▶ **Activity**
Set down the entries again word for word, without any of the images.
==================================================
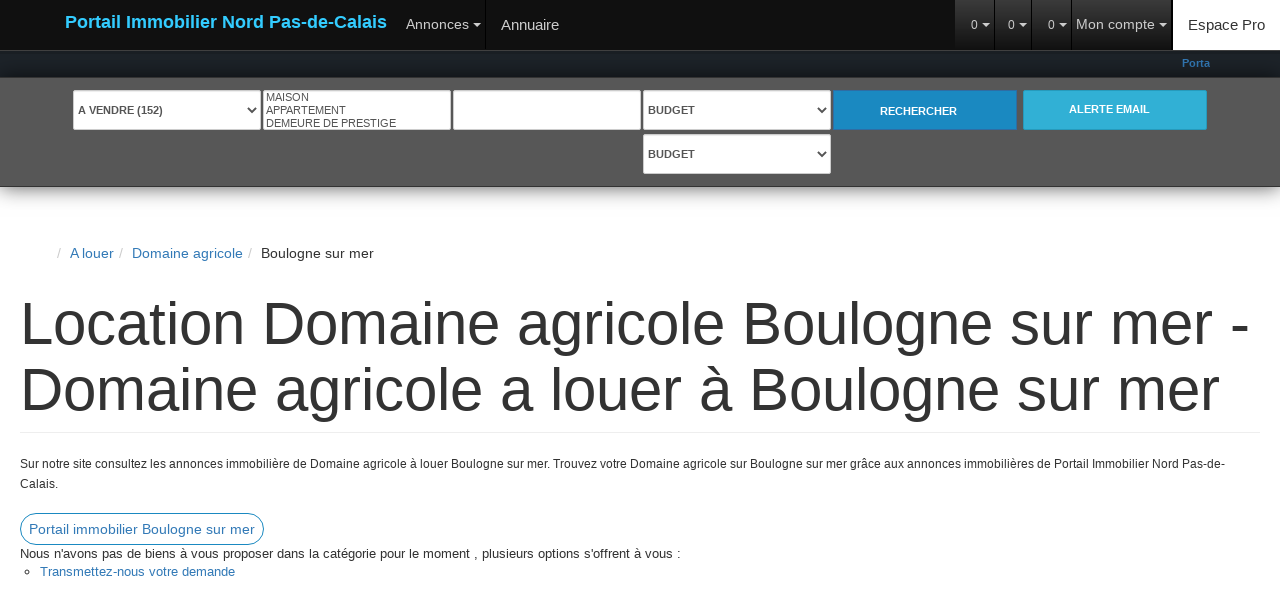

--- FILE ---
content_type: text/html; charset=UTF-8
request_url: https://www.immobilier-nordpasdecalais.com/ville_bien/Boulogne+sur+mer_1_7__Location/location-domaine-agricole-boulogne-sur-mer.html
body_size: 2329
content:
<!DOCTYPE html>
<html lang="en">
<head>
    <meta charset="utf-8">
    <meta name="viewport" content="width=device-width, initial-scale=1">
    <title></title>
    <style>
        body {
            font-family: "Arial";
        }
    </style>
    <script type="text/javascript">
    window.awsWafCookieDomainList = [];
    window.gokuProps = {
"key":"AQIDAHjcYu/GjX+QlghicBgQ/7bFaQZ+m5FKCMDnO+vTbNg96AEiiFg5ZQBmkUdi/VsL2S7GAAAAfjB8BgkqhkiG9w0BBwagbzBtAgEAMGgGCSqGSIb3DQEHATAeBglghkgBZQMEAS4wEQQM7ry/yMNQiNuy7Et5AgEQgDswcdCQYktFxzs6VM4UStv0E3JGyKvuZ9K9sWXkPL3QvrdaN8/3LQDaEC3V/rOS/J0ReSigFYSjt9B6AA==",
          "iv":"CgAERyJk6wAABhVW",
          "context":"GsGzHMUr7iD7bLUBq3IfneRq/4W+yPCmG8hrGTZlh8n8DzDhtbj/2sKbzx+V2/DD/biLw0AIo45ffhWnrNMfHoH+RBC075KWMrjjMhFF2uYHWWKUgvCoX1d4j8jjd+An7Ov8D/KpUcLKRRbgD6t9afpcKN0SyefBTnSgEyotzGrwZJKHh2fhI3GkbJXb/0/3D/B9Ja9C6vHAFrTbaIQMkqT9ay1efRNk3DKEnj+aTh3zJ8SSHlYtum+GUUoi785oLBoa7ehK8ZC/1IjsJb3c56/fXmF/Bg0gmidZxdB545VFBmi3/ElmC0FMvK1r6EDRIXXESuh4E+UFzx2A+1cenr6AbdgrBGJl42Zoi6EZZJEkTb/Hq0isPlos25ktHDxclKhsBOMnoc59uwZa97vKZx1UPCZ3zg/oF9fmS9F4IYhzOTTYujtpm5M0hodyErflNWBKhtCMtxr60lrdHtvTNWkqXdoVE8oMNAwTDrh3egeZpu1rJfquLGaAks5Q0hGOgdA9myEWhg7Ii9hCpxR8HTF1R5weu8ePR2o+RXOot7zvyP4ulN3BPlPB4vCVrCN/[base64]"
};
    </script>
    <script src="https://7813e45193b3.47e58bb0.eu-west-3.token.awswaf.com/7813e45193b3/28fa1170bc90/1cc501575660/challenge.js"></script>
</head>
<body>
    <div id="challenge-container"></div>
    <script type="text/javascript">
        AwsWafIntegration.saveReferrer();
        AwsWafIntegration.checkForceRefresh().then((forceRefresh) => {
            if (forceRefresh) {
                AwsWafIntegration.forceRefreshToken().then(() => {
                    window.location.reload(true);
                });
            } else {
                AwsWafIntegration.getToken().then(() => {
                    window.location.reload(true);
                });
            }
        });
    </script>
    <noscript>
        <h1>JavaScript is disabled</h1>
        In order to continue, we need to verify that you're not a robot.
        This requires JavaScript. Enable JavaScript and then reload the page.
    </noscript>
</body>
</html>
==================================================
▶ **Solution to this problem**
--- FILE ---
content_type: text/html; charset=UTF-8
request_url: https://www.immobilier-nordpasdecalais.com/ville_bien/Boulogne+sur+mer_1_7__Location/location-domaine-agricole-boulogne-sur-mer.html
body_size: 2329
content:
<!DOCTYPE html>
<html lang="en">
<head>
    <meta charset="utf-8">
    <meta name="viewport" content="width=device-width, initial-scale=1">
    <title></title>
    <style>
        body {
            font-family: "Arial";
        }
    </style>
    <script type="text/javascript">
    window.awsWafCookieDomainList = [];
    window.gokuProps = {
"key":"AQIDAHjcYu/GjX+QlghicBgQ/7bFaQZ+m5FKCMDnO+vTbNg96AEiiFg5ZQBmkUdi/VsL2S7GAAAAfjB8BgkqhkiG9w0BBwagbzBtAgEAMGgGCSqGSIb3DQEHATAeBglghkgBZQMEAS4wEQQM7ry/yMNQiNuy7Et5AgEQgDswcdCQYktFxzs6VM4UStv0E3JGyKvuZ9K9sWXkPL3QvrdaN8/3LQDaEC3V/rOS/J0ReSigFYSjt9B6AA==",
          "iv":"CgAERyJk6wAABhVW",
          "context":"GsGzHMUr7iD7bLUBq3IfneRq/4W+yPCmG8hrGTZlh8n8DzDhtbj/2sKbzx+V2/DD/biLw0AIo45ffhWnrNMfHoH+RBC075KWMrjjMhFF2uYHWWKUgvCoX1d4j8jjd+An7Ov8D/KpUcLKRRbgD6t9afpcKN0SyefBTnSgEyotzGrwZJKHh2fhI3GkbJXb/0/3D/B9Ja9C6vHAFrTbaIQMkqT9ay1efRNk3DKEnj+aTh3zJ8SSHlYtum+GUUoi785oLBoa7ehK8ZC/1IjsJb3c56/fXmF/Bg0gmidZxdB545VFBmi3/ElmC0FMvK1r6EDRIXXESuh4E+UFzx2A+1cenr6AbdgrBGJl42Zoi6EZZJEkTb/Hq0isPlos25ktHDxclKhsBOMnoc59uwZa97vKZx1UPCZ3zg/oF9fmS9F4IYhzOTTYujtpm5M0hodyErflNWBKhtCMtxr60lrdHtvTNWkqXdoVE8oMNAwTDrh3egeZpu1rJfquLGaAks5Q0hGOgdA9myEWhg7Ii9hCpxR8HTF1R5weu8ePR2o+RXOot7zvyP4ulN3BPlPB4vCVrCN/[base64]"
};
    </script>
    <script src="https://7813e45193b3.47e58bb0.eu-west-3.token.awswaf.com/7813e45193b3/28fa1170bc90/1cc501575660/challenge.js"></script>
</head>
<body>
    <div id="challenge-container"></div>
    <script type="text/javascript">
        AwsWafIntegration.saveReferrer();
        AwsWafIntegration.checkForceRefresh().then((forceRefresh) => {
            if (forceRefresh) {
                AwsWafIntegration.forceRefreshToken().then(() => {
                    window.location.reload(true);
                });
            } else {
                AwsWafIntegration.getToken().then(() => {
                    window.location.reload(true);
                });
            }
        });
    </script>
    <noscript>
        <h1>JavaScript is disabled</h1>
        In order to continue, we need to verify that you're not a robot.
        This requires JavaScript. Enable JavaScript and then reload the page.
    </noscript>
</body>
</html>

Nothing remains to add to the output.